Life Lessons from Brisket: From Shepherd’s Pie to FOX 13’s Brisket Hash
Childhood Sundays with Brisket
I have a lot of food memories. One of the strongest is Sunday brisket. My mother would braise it in a rich beef stock, and my father would slice the meat. The moment that aroma hit, I was in a trance. Like a shark circling chummed water, I couldn’t resist. If I was allowed, I would have eaten my weight in brisket.
And when there were leftovers, that’s when the real magic happened. Shepherd’s Pie. No shortcuts, no microwaves, just homemade mashed potatoes, caramelized onions, and brisket layered into her famous green cassoulet dish with the wicker basket holder.
I always wanted to “help,” but let’s be real, I just wanted to eat scraps. When she built that pie, layer by layer, it was like Close Encounters of the Third Kind.
And here’s the truth: my mother was my dealer. Her drug wasn’t crack. It was brisket, caramelized onions, and mashed potatoes stacked into a Shepherd’s Pie. One spoonful and I was hooked.
When she pulled it from the oven, golden and bubbling, the first spoonful was pure theater: the crunch of potato giving way to onions and brisket beneath. My mother wasn’t just cooking, she was the Willy Wonka of savory food.
Food as Addiction, Food as Healing
Fast forward: I became a chef, and food became more than memory, it became my drug. The dopamine rush of flavor was my escape from abuse, chaos, and silence. At 10 or 11 years old, Shepherd’s Pie wasn’t just comfort food. It was survival.

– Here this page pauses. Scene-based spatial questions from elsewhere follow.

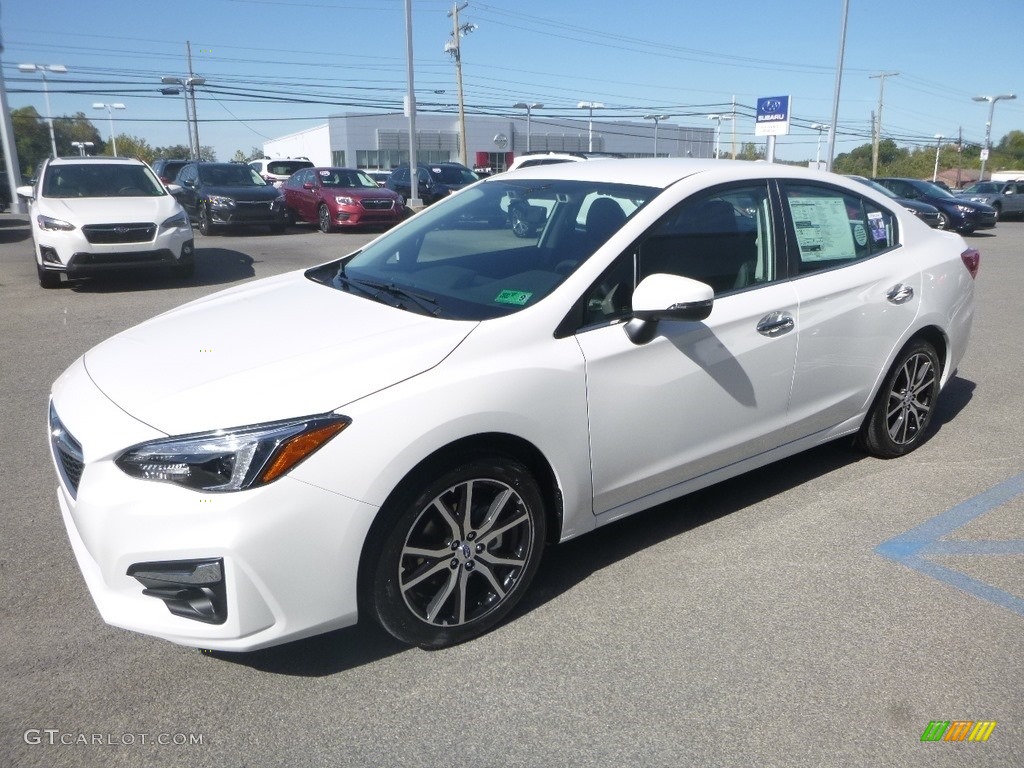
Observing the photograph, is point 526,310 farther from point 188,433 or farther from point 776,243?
point 776,243

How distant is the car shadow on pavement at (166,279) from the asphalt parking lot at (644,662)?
7256mm

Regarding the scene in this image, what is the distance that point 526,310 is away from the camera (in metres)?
3.09

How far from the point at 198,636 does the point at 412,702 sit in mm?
708

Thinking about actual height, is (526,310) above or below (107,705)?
above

But addiction cuts both ways. Food once numbed me, and nearly killed me. Today, after decades in kitchens, a suicide attempt, and the long road through food addiction, I see food differently.
It’s not my crack cocaine anymore. It’s my therapy.
The plate is no longer my canvas, it’s my therapist’s couch. Each dish tells my story: complex, scarred, layered with intention. Food, finally, is healing me.
Resilience on a Plate
When I rewrote my mother’s recipe for Craveable Obsessed, I added smoke, crunch, and depth, because that’s who I’ve become. A chef who’s been charred, scarred, but not broken.
Food has taught me mindfulness, patience, and resilience. It gave me a voice when I was silenced. It gave me a second chance at life.
From Shepherd’s Pie to FOX 13’s Brisket Hash
That’s why this week’s FOX 13 Dinner DeeAs segment was so meaningful. I shared Brisket Hash with Garlic Chili Crisp, another dish rooted in my childhood but reimagined through resilience and creativity.
👉 Watch the FOX 13 segment + get the recipe here.
At the same time, my book Craveable Obsessed just marked its one-year anniversary, and was honored 4th in the world at the Gourmand World Cookbook Awards in the Food & Mental Health category.
Brisket taught me patience as a child. Now, it symbolizes resilience, intention, and presence, lessons I carry forward in every dish, every story, and in my upcoming docuseries From the Fire.
If this story resonates, pick up a copy of Craveable Obsessed: Journals of a Food-Addicted Chef. Or follow the journey of From the Fire, where a chef share the battles they barely survived, and the food that saved them.
For me, food was never just about flavor, it was about survival. Craveable Obsessed is my journey through addiction, silence, and healing. I grew up struggling with dyslexia, and only later in life discovered I also had ADHD, battles that shaped how I saw myself and how I used food to cope.
The book tells the story of how food nearly destroyed me, and ultimately saved me. If you’ve ever felt broken and had to rebuild yourself through the things you love, I hope my story shows you that resilience is possible.
And I’m not stopping there. My next project, From the Fire, will share raw, unfiltered stories like mine from other chefs who’ve faced the dark side of the kitchen and lived to tell it, because food doesn’t just heal the people we serve. It heals us, too.